Why Rangel and Murtha have to go

I’m a fan of Charlie Rangel.  He’s been a solid player as Chair of Ways & Means, and is perhaps the wittiest denizen of Washington not named Barney Frank.  (And Rangel’s wit is gentler, which I prefer.)

I’m not a fan of John Murtha, who aside from taking a bold stand on the Iraq War after it started has been wrong on just about everything.  He’s a “social conservative” and a fiscal spendthrift, especially when the spending is on useless military toys.  And he used the “earmark” porkbarrel to deliver liberal Democratic votes for absurd defense appropriations.

But they have something in common:  they got caught with their hands in the cookie jar (Murtha much more grossly than Rangel) and they have to go.

Time to tear up the ethics truce, bounce the pair of them, and then start some hearings on the outrages of the Armey/DeLay era.   But the Democrats can’t go back to the country in 2010 as the defenders of gross corruption.   And if that turns out to be true of John Conyers as well, too bad.

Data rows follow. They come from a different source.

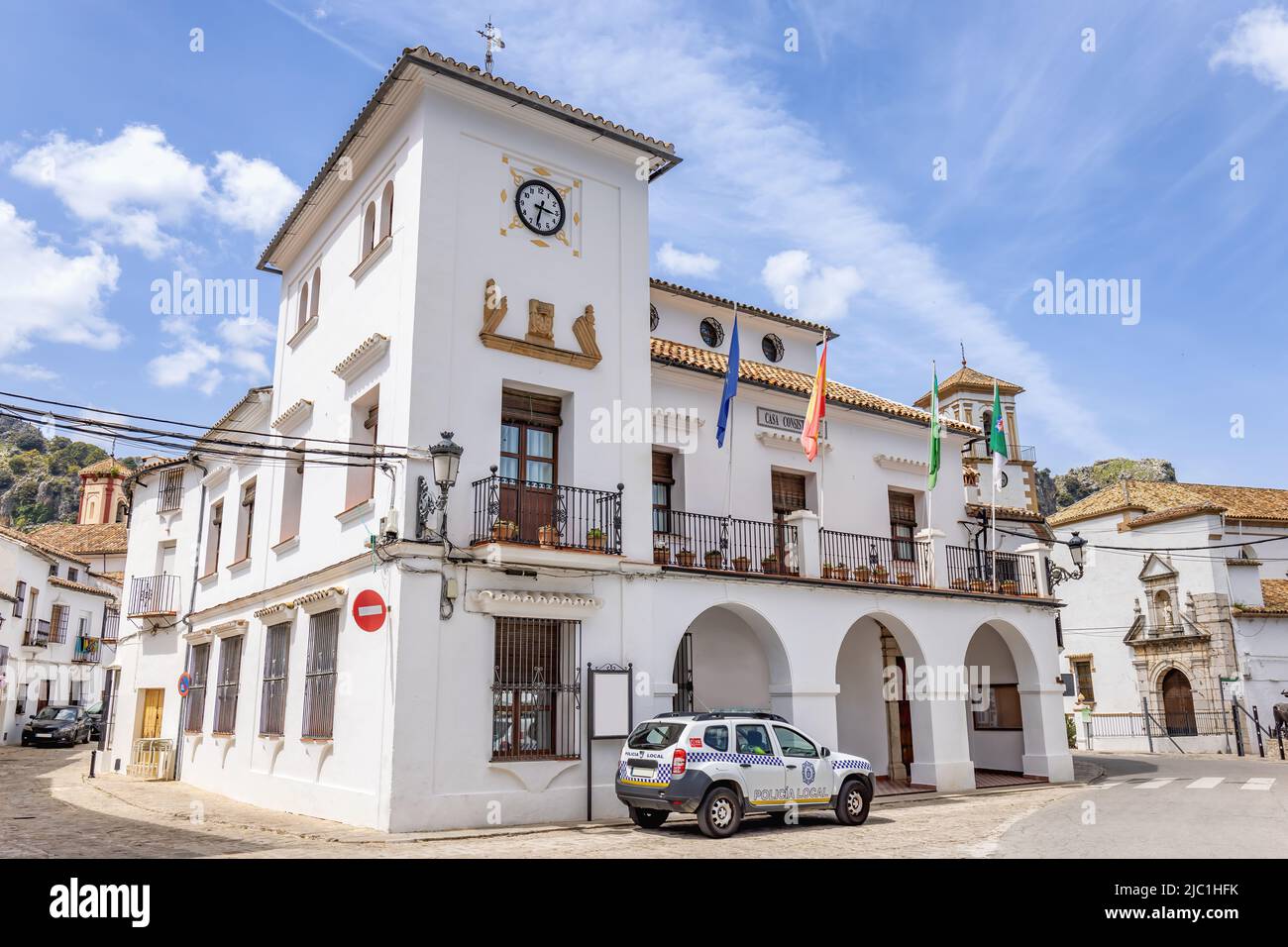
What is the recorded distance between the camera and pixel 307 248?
724 inches

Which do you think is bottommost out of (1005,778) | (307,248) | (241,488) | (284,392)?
(1005,778)

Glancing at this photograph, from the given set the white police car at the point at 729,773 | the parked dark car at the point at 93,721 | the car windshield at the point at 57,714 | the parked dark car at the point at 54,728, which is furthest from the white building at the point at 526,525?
the parked dark car at the point at 93,721

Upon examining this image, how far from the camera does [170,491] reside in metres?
24.6

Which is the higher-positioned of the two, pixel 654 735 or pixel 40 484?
pixel 40 484

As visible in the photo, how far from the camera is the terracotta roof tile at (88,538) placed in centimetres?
5206

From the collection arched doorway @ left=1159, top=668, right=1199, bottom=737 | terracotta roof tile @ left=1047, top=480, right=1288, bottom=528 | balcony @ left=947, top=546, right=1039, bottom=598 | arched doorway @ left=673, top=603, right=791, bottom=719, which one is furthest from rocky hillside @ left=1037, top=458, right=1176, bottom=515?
arched doorway @ left=673, top=603, right=791, bottom=719

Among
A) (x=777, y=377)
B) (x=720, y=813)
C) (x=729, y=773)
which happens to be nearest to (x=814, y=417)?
(x=777, y=377)

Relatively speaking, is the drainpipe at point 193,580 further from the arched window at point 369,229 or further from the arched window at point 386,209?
the arched window at point 386,209

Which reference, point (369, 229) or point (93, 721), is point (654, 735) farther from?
point (93, 721)

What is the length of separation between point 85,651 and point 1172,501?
1963 inches

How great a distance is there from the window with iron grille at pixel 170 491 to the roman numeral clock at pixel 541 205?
47.8 ft

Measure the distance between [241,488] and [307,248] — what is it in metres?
5.26

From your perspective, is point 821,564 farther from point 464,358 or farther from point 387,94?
point 387,94
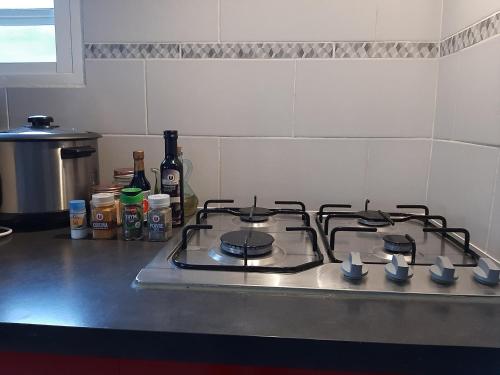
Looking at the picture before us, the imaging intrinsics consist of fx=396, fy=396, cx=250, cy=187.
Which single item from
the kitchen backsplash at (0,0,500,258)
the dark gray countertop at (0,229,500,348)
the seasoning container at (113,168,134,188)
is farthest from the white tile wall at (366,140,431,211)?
the seasoning container at (113,168,134,188)

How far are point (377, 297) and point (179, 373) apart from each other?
1.07ft

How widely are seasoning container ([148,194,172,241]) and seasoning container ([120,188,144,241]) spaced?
0.10 ft

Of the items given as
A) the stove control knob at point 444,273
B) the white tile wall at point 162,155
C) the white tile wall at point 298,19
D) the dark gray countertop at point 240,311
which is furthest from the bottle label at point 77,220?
the stove control knob at point 444,273

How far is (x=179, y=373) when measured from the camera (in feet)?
1.86

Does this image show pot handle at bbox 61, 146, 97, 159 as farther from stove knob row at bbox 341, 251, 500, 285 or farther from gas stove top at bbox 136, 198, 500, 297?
stove knob row at bbox 341, 251, 500, 285

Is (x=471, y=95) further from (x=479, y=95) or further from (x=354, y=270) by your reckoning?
(x=354, y=270)

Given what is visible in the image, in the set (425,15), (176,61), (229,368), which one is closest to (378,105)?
(425,15)

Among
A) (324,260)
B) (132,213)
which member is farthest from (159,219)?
(324,260)

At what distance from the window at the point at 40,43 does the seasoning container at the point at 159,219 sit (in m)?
0.55

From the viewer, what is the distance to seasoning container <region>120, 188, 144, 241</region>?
908 mm

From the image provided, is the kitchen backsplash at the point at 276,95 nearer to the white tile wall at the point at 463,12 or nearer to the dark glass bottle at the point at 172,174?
the white tile wall at the point at 463,12

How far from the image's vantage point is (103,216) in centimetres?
93

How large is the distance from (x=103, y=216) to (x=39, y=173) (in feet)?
0.64

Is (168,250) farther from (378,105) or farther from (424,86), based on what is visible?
(424,86)
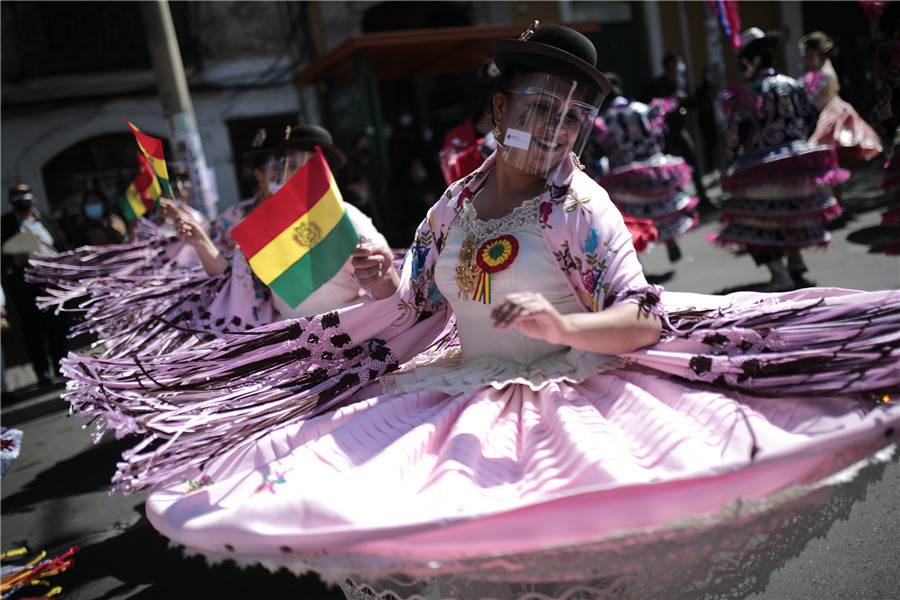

I understand the reluctance of the Democratic Caucus in general, and the CBC in particular, to throw old colleagues under the bus.   But it has to be done.  As a C.S. Lewis character remarks, loyalty is a precious virtue:  far too precious to waste on individuals.   It’s time for the Democrats in the House to be loyal to the cause, and not to their corrupt colleagues.

Author: Mark Kleiman

Professor of Public Policy at the NYU Marron Institute for Urban Management and editor of the Journal of Drug Policy Analysis. Teaches about the methods of policy analysis about drug abuse control and crime control policy, working out the implications of two principles: that swift and certain sanctions don't have to be severe to be effective, and that well-designed threats usually don't have to be carried out. Books: Drugs and Drug Policy: What Everyone Needs to Know (with Jonathan Caulkins and Angela Hawken) When Brute Force Fails: How to Have Less Crime and Less Punishment (Princeton, 2009; named one of the "books of the year" by The Economist Against Excess: Drug Policy for Results (Basic, 1993) Marijuana: Costs of Abuse, Costs of Control (Greenwood, 1989) UCLA Homepage Curriculum Vitae Contact: Markarkleiman-at-gmail.com

3 thoughts on “Why Rangel and Murtha have to go”

  1. It's worth noting that Conyers and Rangel certainly represent safe Dem districts. Not quite so for Murtha. But Murtha is a particularly disgusting creature whose name routinely pops up in ethics investigations. It is certainly no credit to him as a person that he's managed to weasel out of all them so far (but it is to his credit as a politician). There are a couple of other slimy creatures that deserve more scrutiny (e.g., Moran (VA)). But they are not frontliners–the other three are. I've had a target painted on Murtha for over 10 years, and would not be sad to see him thrown under the bus in the slightest.

  2. Hearings on the outrages of the Armey-Delay era? My god, Armey retired in 2003, and Delay retired in 2005. Meanwhile actually corrupt Democrats are actually in office today.

    The trouble for Mark is distinguishing the corruption of these guys from the corruption in the rest of the party. The cause is kleptocracy after all.